_Exercise_. Collect every line in the items below that contains the word "ceiling".

_Entries supplied_.

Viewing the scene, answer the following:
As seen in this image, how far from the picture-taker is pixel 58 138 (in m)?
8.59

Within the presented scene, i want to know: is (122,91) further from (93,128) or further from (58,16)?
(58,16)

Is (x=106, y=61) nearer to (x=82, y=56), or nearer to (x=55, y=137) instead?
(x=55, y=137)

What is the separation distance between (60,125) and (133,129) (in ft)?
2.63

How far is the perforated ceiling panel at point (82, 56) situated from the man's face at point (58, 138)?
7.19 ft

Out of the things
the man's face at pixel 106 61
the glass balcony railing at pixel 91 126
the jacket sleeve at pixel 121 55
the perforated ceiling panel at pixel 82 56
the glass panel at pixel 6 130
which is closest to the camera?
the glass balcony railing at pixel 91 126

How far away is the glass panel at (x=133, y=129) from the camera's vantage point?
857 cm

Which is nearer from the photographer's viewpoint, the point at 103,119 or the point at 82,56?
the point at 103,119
--
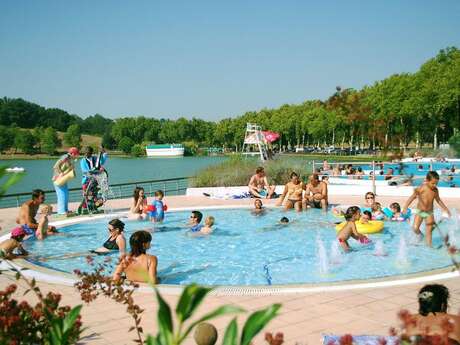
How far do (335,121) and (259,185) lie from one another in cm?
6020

_Final result_.
How far is the perforated ceiling panel at point (82, 56) situated from the man's face at point (58, 138)?
the perforated ceiling panel at pixel 82 56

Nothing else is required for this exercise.